- [TEXT ZUR ANALYSE]:
________________________________________

Wie viel Staat wollen wir? Wir meinen: wir sollten aus dem Staat nicht Gurkensalat machen. Denn wir brauchen staatliche Institutionen, um die Freiheit und die Entfaltung des Einzelnen zu ermöglichen.

Erstmalig auf schweizermonat.ch erschienen.

von Ivo Scherrer und Stefan Schlegel

«Heute wollen alle liberal sein. Also ich bin sehr liberal. Viel liberaler als die Liberalen liberal sind», hat Christoph Blocher kürzlich auf Tele Blocher gesagt. In einer der beiden Aussagen ist ihm beizupflichten: Liberal sein wollen in der Schweiz von den Grünen bis zur SVP fast alle. Liberal sein ist en vogue und fleissig wird darum gestritten, wer die liberale Flagge am Höchsten hissen darf. Dabei steht meist eine Frage im Zentrum der Auseinandersetzungen: wie viel Staat wollen wir? Wir meinen: weniger ist nicht unbedingt mehr. Denn wir brauchen staatliche Institutionen, um die Freiheit und die Entfaltung des Einzelnen zu ermöglichen. Dabei dürfen wir aber nicht vergessen: der Staat und seine Souveränität sind niemals Selbstzweck. Der Zweck staatlichen Handelns ist stets die Freiheit des Individuums.

Mehr Freiheit, weniger Staat?

Wollen wir entscheiden, was der Staat soll, müssen wir entscheiden, woran sich die Politik überhaupt orientieren soll. Die Frage mag banal erscheinen und unsere Antwort auf den ersten Blick ebenso: Politik soll es ermöglichen, dass jede und jeder Einzelne so viele Freiräume wie nur möglich geniessen kann. Solange jeder Einzelne die Freiheit und die Würde seiner Mitmenschen respektiert und für sich selbst Verantwortung übernimmt, ist er nur seinen eigenen moralischen Überzeugungen Rechenschaft schuldig. Wir alle können selbst am Besten entscheiden, wie wir leben, wie wir lieben, wie wir arbeiten, wie wir wirtschaften, woran wir glauben wollen. Weder Gesellschaft, Staat noch Politik wissen, was für uns gut ist.

________________________________________

- [AUFGABE A]:
Worin besteht laut dem Text über Staat und Freiheit der Zweck staatlichen Handelns?
- [AUFGABE B]:
Schreib den Text über Staat und Freiheit bitte im Anschluss an seinen letzten Satz weiter.
Die folgenden Einträge sind eigenständiges Material und gehören nicht zum Text über Staat und Freiheit.

- [AUFGEFÜHRTE EINTRÄGE]:

________________________________________

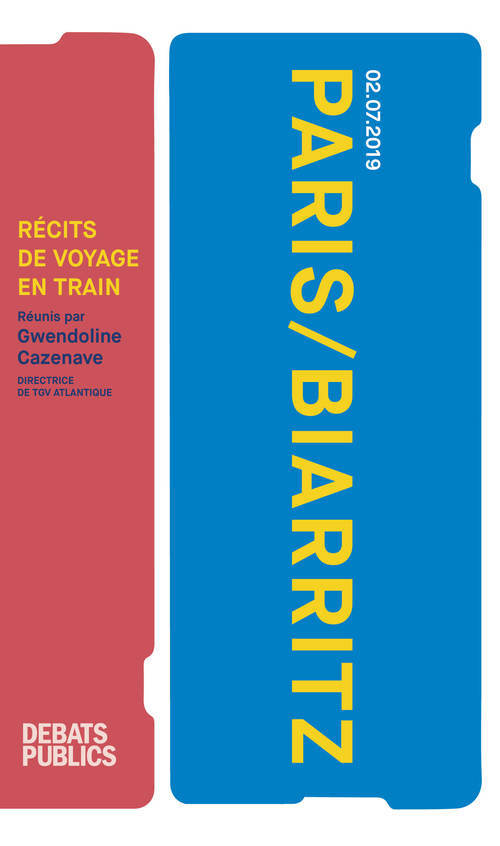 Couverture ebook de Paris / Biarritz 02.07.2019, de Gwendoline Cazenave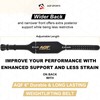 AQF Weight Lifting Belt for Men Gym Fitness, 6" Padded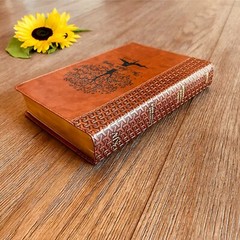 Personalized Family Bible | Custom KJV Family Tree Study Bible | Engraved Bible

________________________________________

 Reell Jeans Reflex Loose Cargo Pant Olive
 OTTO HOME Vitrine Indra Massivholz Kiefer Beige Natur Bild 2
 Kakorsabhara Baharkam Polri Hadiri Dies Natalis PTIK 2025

________________________________________

- [ANTWORTFELD A]:
Der Zweck staatlichen Handelns ist stets die Freiheit des Individuums.

- [ANTWORTFELD B]:
Der Einzelne ist stets Selbstzweck und darf nicht zur Schachfigur angeblich übergeordneter Interessen degradiert werden. Am meisten Leid hat die Menschheit dann angerichtet, wenn sie den Einzelnen in den Dienst der Nation, der Rasse, der Religion, der Klasse oder anderer Kollektive gestellt hat. Trotz aller Skepsis gegenüber Kollektiven sind wir der Überzeugung, dass der Staat nicht obsolet ist. Wer aus dem Staat Gurkensalat machen will, tut liberalen Anliegen keinen Gefallen. Wir brauchen den Staat, um die Grundrechte zu schützen, den Wettbewerb zu garantieren und Marktversagen zu korrigieren. Tun wir das nicht, regiert das Recht des Stärkeren. Der Staat sollte also kluge Rahmenbedingungen schaffen, damit selbstverantwortliches Wirtschaften und freie Lebensentwürfe möglich werden. Gleichzeitig wissen wir, dass staatliche Macht die grösste Bedrohung für die Freiheit darstellt, da Macht korrumpiert und der Staat potentiell unbegrenzte Mittel hat, um in das Leben seiner Bürger einzugreifen.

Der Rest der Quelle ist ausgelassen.